Restaurant information
- Established: 1991
- Owner: Lisa Cannistraci
- Location: 438 Hudson Street, New York, New York, 10014, United States of America

= Henrietta Hudson =

Queer restaurant and former lesbian bar in New York City, U.S.

Henrietta Hudson, originally named Henrietta Hudson Bar & Girl, is a queer restaurant and lounge in Manhattan's West Village neighborhood. It operated as a lesbian bar from 1991 to 2014. Until it rebranded in 2021, it was one of three remaining lesbian bars in New York City. Henrietta Hudson's location is the original location of the Cubbyhole bar, which had the distinction of being lesbian-owned and managed.

== History ==
Lisa Cannistraci and bar owner Minnie Rivera opened Henrietta Hudson in 1991 as a lesbian-centric bar. The name is a feminization of Henry Hudson, the namesake of the Hudson River. The establishment became New York City's longest-operating lesbian bar after the closure of other similar venues. Gay liberation icon Stormé DeLarverie was a bouncer at Henrietta Hudson well into her 80s.

Part of the bar's ongoing evolution included removal of the "lesbian bar" descriptor in 2014. In a 2019 interview, Lisa Cannistraci said she did not "care whether or not it is known specifically as a lesbian bar...I just want people to come and have a great experience." Following its closure due to the COVID-19 pandemic, Cannistraci announced plans to rebrand and expand Henrietta Hudson into a "café, lounge, bistro, coffee house, [and] cocktail place".

The rebranding, however, resulted in controversy due to Cannistraci soliciting financial contributions from lesbians with a "Save the Bar" crowdfunding for Henrietta Hudson, and also participating in the Lesbian Bar Project fundraising campaign to save lesbian bars, despite using the donations to reopen the venue as a "queer" space no longer catering exclusively to lesbians.

──────────────────────────────

**AIM OF THE EXERCISE**
Copy the stretch of the Henrietta Hudson text from "Restaurant information" through "York City, U.S.".

[Saved data entries]
──────────────────────────────

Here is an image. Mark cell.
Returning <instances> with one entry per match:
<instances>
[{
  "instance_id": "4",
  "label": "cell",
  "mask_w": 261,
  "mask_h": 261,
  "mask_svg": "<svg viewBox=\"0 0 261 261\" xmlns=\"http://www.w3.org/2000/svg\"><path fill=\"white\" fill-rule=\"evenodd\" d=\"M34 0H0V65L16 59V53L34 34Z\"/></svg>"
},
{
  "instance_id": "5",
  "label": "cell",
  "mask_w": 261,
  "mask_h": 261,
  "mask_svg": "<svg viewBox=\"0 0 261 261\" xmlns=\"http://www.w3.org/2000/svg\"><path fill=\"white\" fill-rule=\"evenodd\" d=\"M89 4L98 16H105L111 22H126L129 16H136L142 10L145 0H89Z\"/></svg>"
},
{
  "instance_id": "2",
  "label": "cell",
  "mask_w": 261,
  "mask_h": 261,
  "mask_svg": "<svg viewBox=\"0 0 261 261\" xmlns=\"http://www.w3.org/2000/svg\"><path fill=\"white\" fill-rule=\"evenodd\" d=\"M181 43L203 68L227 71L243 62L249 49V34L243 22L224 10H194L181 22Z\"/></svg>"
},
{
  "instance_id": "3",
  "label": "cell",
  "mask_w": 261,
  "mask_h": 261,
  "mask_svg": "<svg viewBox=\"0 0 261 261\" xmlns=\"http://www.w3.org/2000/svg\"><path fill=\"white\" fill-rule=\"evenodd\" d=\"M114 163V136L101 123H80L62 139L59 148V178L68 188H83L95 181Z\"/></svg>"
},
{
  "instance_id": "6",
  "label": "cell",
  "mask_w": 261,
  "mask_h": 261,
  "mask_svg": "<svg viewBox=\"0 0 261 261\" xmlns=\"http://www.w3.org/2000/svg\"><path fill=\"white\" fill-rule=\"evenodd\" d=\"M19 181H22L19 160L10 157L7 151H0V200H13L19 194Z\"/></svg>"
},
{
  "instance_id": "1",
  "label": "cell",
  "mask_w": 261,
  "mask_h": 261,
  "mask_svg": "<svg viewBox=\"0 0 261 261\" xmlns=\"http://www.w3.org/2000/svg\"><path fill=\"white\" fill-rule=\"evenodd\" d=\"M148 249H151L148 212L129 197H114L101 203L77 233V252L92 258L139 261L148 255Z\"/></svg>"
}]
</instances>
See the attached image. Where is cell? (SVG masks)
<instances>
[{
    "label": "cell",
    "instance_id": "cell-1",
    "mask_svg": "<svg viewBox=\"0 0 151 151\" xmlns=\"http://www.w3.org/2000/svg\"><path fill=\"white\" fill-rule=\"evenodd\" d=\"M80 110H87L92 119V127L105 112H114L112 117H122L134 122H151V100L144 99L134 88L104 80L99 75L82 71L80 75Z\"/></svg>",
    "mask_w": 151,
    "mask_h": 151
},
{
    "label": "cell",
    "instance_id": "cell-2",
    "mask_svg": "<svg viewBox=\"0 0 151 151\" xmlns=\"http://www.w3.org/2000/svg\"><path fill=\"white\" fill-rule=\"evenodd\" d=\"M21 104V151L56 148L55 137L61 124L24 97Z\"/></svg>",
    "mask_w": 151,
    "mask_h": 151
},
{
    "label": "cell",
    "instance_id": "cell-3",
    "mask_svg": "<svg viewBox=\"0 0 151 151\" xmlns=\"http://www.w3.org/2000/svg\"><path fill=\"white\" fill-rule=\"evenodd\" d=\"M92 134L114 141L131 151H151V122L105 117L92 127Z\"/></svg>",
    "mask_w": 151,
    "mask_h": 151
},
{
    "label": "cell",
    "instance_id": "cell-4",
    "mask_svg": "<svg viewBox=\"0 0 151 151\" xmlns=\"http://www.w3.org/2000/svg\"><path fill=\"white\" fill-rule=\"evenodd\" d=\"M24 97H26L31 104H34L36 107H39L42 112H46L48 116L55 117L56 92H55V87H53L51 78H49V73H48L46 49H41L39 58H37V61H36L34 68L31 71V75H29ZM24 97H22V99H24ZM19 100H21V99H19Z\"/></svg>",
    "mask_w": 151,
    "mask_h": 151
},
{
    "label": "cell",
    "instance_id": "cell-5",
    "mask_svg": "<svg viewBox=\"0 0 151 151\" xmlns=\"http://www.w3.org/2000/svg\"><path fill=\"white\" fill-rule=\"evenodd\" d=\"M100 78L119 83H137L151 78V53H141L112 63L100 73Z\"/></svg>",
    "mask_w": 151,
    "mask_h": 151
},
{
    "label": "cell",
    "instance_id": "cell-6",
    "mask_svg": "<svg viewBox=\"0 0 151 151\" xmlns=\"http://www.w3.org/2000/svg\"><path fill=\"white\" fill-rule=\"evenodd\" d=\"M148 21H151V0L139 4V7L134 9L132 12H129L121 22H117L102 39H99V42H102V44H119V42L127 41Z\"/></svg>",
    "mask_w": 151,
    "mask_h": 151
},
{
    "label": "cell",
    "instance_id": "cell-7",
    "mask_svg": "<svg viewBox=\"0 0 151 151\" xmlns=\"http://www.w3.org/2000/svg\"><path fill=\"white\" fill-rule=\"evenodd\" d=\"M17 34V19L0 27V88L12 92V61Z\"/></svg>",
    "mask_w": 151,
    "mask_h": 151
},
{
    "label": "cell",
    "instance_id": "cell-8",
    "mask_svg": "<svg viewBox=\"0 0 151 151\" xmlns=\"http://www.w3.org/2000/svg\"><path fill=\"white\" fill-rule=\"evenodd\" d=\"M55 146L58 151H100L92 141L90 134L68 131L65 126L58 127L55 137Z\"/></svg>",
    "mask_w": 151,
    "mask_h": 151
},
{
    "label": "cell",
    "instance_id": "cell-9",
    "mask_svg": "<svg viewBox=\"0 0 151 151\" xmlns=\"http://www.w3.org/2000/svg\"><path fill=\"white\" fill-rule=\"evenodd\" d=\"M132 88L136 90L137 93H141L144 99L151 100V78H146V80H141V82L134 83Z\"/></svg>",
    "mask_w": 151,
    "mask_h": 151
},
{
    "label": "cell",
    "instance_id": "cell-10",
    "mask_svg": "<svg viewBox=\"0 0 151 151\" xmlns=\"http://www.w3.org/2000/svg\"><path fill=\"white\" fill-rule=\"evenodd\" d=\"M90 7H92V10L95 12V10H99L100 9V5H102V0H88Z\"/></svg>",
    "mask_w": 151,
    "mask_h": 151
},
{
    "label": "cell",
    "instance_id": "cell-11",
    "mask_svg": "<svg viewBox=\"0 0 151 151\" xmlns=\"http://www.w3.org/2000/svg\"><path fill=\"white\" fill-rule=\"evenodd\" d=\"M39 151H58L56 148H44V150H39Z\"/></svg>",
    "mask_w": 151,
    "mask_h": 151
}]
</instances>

──────────────────────────────

**RESPONSE FOR THIS EXERCISE**
Restaurant information
- Established: 1991
- Owner: Lisa Cannistraci
- Location: 438 Hudson Street, New York, New York, 10014, United States of America

= Henrietta Hudson =

Queer restaurant and former lesbian bar in New York City, U.S.